**PROVIDED MATERIAL**:
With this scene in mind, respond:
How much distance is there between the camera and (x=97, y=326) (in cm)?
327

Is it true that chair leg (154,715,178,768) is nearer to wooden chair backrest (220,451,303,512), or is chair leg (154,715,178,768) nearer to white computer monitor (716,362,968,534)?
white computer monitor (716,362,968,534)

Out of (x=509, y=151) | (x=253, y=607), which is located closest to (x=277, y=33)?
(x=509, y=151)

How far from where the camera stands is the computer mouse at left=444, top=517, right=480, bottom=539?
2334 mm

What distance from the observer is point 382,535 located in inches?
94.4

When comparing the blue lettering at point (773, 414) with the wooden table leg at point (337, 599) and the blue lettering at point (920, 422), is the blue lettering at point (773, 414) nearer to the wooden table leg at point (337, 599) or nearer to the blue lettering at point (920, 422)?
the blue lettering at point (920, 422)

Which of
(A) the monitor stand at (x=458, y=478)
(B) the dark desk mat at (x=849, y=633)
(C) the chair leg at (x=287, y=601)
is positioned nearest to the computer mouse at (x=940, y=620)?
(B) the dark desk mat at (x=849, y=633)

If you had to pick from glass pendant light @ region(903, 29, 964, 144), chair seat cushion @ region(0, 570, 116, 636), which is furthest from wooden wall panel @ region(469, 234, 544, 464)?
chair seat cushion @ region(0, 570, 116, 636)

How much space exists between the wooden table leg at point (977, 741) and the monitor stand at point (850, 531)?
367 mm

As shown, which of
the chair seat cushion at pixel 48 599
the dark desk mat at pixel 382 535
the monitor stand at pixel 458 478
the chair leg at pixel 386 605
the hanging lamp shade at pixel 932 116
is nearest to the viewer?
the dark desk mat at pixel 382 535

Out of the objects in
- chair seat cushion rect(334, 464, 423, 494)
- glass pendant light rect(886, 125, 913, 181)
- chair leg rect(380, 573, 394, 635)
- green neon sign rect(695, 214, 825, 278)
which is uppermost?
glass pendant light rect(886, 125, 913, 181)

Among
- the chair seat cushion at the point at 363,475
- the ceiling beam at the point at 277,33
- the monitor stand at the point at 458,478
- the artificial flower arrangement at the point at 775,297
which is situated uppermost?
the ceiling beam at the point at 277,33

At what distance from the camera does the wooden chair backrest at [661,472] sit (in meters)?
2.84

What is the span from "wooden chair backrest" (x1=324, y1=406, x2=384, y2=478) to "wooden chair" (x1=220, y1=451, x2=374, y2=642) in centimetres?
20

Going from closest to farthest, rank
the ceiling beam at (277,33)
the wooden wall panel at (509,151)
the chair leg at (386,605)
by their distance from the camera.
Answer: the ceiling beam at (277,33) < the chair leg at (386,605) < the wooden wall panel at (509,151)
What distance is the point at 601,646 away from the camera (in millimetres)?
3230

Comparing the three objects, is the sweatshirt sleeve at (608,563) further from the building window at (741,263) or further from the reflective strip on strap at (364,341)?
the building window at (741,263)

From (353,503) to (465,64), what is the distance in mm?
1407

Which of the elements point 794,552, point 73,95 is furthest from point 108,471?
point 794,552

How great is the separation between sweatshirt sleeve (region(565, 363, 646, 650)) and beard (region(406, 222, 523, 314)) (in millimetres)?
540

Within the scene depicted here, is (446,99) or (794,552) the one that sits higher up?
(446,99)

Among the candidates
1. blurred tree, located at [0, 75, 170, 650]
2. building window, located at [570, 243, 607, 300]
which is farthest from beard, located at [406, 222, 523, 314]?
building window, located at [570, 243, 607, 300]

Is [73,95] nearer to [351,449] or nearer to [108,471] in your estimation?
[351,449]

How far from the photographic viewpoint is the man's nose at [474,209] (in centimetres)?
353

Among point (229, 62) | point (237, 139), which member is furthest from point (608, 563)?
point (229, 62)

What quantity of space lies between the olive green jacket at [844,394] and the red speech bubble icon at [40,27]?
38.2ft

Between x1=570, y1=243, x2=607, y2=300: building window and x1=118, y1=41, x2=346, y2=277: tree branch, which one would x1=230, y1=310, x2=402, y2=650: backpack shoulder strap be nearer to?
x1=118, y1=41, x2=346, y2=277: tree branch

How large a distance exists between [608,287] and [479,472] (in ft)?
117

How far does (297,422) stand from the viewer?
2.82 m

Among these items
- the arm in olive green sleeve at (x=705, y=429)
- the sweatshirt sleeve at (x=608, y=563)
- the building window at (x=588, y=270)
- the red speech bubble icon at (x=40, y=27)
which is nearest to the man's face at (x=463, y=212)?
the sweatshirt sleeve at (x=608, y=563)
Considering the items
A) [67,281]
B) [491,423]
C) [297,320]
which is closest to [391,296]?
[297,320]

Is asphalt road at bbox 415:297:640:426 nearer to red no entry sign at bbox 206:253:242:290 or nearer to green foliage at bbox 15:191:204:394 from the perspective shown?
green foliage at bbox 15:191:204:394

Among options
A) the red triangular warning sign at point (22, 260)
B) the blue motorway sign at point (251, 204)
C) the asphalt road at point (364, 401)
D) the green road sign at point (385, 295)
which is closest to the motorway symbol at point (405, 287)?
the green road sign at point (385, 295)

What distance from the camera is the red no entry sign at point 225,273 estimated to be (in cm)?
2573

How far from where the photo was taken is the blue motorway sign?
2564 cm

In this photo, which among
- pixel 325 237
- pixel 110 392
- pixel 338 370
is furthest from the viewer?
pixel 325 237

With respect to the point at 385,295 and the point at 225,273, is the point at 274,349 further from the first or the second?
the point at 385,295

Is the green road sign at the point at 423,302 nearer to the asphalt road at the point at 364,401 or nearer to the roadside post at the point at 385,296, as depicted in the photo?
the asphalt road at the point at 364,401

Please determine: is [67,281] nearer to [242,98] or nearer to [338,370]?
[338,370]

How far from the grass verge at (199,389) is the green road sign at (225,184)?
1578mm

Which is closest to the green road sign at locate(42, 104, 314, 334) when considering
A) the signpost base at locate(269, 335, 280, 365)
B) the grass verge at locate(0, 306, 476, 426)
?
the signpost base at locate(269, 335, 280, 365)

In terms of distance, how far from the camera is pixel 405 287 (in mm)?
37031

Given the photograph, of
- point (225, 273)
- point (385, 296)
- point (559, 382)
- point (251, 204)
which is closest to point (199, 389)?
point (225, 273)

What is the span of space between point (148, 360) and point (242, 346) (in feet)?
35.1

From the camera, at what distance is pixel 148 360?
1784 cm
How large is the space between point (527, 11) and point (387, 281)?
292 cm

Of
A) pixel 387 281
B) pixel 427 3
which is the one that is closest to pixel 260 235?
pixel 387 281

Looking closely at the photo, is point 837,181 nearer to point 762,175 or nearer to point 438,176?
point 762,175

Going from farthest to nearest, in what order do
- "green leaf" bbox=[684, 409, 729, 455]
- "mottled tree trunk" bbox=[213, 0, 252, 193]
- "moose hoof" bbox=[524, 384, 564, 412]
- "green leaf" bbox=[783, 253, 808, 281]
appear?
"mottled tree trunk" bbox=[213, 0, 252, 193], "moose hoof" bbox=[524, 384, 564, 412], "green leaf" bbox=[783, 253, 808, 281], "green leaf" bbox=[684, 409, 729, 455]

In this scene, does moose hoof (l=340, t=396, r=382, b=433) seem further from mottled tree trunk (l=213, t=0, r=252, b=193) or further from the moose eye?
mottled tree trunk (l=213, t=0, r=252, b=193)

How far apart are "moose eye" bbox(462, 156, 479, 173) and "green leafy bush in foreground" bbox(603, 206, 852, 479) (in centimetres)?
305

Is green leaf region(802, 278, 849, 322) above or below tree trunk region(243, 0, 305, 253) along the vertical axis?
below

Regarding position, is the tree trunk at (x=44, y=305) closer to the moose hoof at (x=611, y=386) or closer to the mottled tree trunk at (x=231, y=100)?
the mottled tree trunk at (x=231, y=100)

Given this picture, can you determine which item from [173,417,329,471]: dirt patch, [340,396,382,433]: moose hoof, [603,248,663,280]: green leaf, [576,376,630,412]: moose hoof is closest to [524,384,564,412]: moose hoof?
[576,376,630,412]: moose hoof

**YOUR INSTRUCTIONS**: Give back exactly the lines from the line containing "From the camera, at" to the end of the entries, and no other lines.

**SOLUTION TO THE EXERCISE**:
From the camera, at what distance is pixel 148 360?
1784 cm
How large is the space between point (527, 11) and point (387, 281)?
292 cm

Of
A) pixel 387 281
B) pixel 427 3
which is the one that is closest to pixel 260 235?
pixel 387 281

Looking closely at the photo, is point 837,181 nearer to point 762,175 or nearer to point 438,176?
point 762,175

Going from farthest to nearest, in what order do
- "green leaf" bbox=[684, 409, 729, 455]
- "mottled tree trunk" bbox=[213, 0, 252, 193]
- "moose hoof" bbox=[524, 384, 564, 412]
- "green leaf" bbox=[783, 253, 808, 281]
appear?
"mottled tree trunk" bbox=[213, 0, 252, 193], "moose hoof" bbox=[524, 384, 564, 412], "green leaf" bbox=[783, 253, 808, 281], "green leaf" bbox=[684, 409, 729, 455]

In this scene, does moose hoof (l=340, t=396, r=382, b=433) seem further from mottled tree trunk (l=213, t=0, r=252, b=193) or further from the moose eye?
mottled tree trunk (l=213, t=0, r=252, b=193)

How far apart are "moose eye" bbox(462, 156, 479, 173) and "green leafy bush in foreground" bbox(603, 206, 852, 479) (in centimetres)?
305

Is green leaf region(802, 278, 849, 322) above or below tree trunk region(243, 0, 305, 253) along the vertical axis?
below

Regarding position, is the tree trunk at (x=44, y=305) closer to the moose hoof at (x=611, y=386) or closer to the mottled tree trunk at (x=231, y=100)?
the mottled tree trunk at (x=231, y=100)

Given this picture, can you determine which item from [173,417,329,471]: dirt patch, [340,396,382,433]: moose hoof, [603,248,663,280]: green leaf, [576,376,630,412]: moose hoof is closest to [524,384,564,412]: moose hoof?
[576,376,630,412]: moose hoof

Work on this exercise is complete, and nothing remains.